Libya: Slightly Closer to Kim

Democratization protests in Libya are entering an important phase. Due to early bloody suppression of the movement, the death toll already exceeds 300; yet despite this, the protests have moved from Benghazi to Tripoli, the capital.

Seif Al Islam Qadhafi, the second son of ruler Muammar Qadhafi, has apologized for the military’s actions and offered to amend the constitution and media laws. However, he has also warned that if protests continue to expand, the situation could turn into a civil war between pro- and anti-government groups.

The Libyan government has also been keen to state that Egypt and Libya are different. Experts agree with this, saying that Libya is much the more authoritarian. Looked at through the lens of the South Korean experience, Seo Jeong Min, a professor at Hankuk University of Foreign Studies, says, “Libya can be seen as in between South Korea’s Yushin dictatorship of the 1960s and North Korea.”

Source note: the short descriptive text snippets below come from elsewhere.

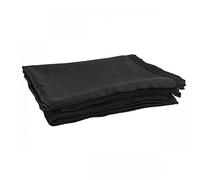 P & D Curtain - Medium Gloss satén Pleated, 300 (W) X 400 (H) C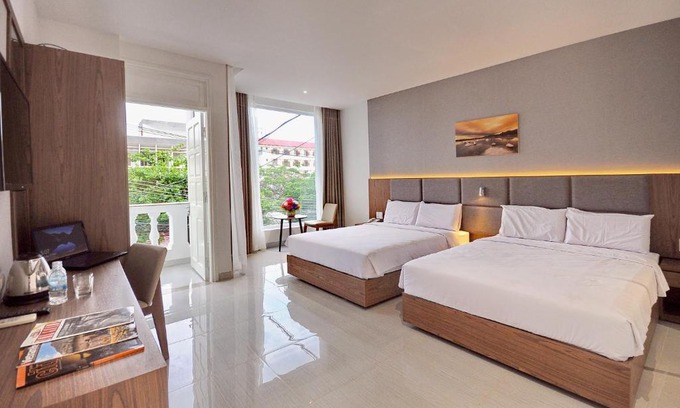 Vinh Hai Hotel | Oceanfront Oasis at For You Hotel - Rated 8.9/10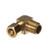 Star Mfg 2K-2675 (or Equivalent) Elbow 3/8mptx3/8cc Brass (N21541545)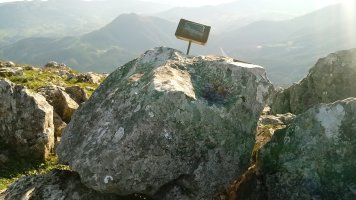 Atxaurrutxugane (979m) postontzia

As such, the similarities are sufficient that if the Qadhafi system collapses it will be a source of jitters in Pyongyang, and could have an effect on the more worldly of North Korean cadres.

First and foremost, Qadhafi, who took power in 1969, wields the most absolute power among leaders of the autocratic Arab states, according to Professor Seo.

He is also said to be planning to hand power down to his son, in much the same way as in North Korea. In the Libyan case, it is said to be a battle between Al Islam, the second son, and Mutassim, the fourth.

Alongside the idiosyncratic “Green Book”, “people’s direct democracy” is Qadhafi’s ruling framework, and this also has characteristics that North Koreans might recognize. Needless to say, “people’s direct democracy” is not particularly democratic, involving as it does local level people’s congresses, which are stacked with Qadhafi loyalists, sending members to the central General People’s Congress. Since all levels are thus full of individuals loyal to Qadhafi, there is little democratic functionality. In this, it is similar to North Korea’s Supreme People’s Assembly.

On the other hand, young Libyans can and do utilize sites like Facebook, and the people also use cell phones to exchange information. Yet North Korean is edging closer to this; it is true that the people cannot access the internet freely, but a 3G communications network exists thanks to Orascom, an Egyptian company, and the company says it has more than 300,000 subscribers. Orascom says it aims to have 90% of North Korean citizens subscribe to the service, and notes that the number of voice and text message users is continuously increasing.

Of course, there are other key differences between North Korea and Libya: per capita GNP is a healthy $18,400, for one. Also, Libya is much freer in terms of the ability to travel abroad. Finally, while anti-government protests are disapproved of, anti-government intellectuals and Islamic groups do exist.

Despite these differences, if Libya were to collapse, the sense of crisis within the North Korean leadership would be bound to increase. If protests were to spread to China, for example, Kim Jong Il and Kim Jong Eun would try and block that information out, but by that stage it would be hard to guarantee success.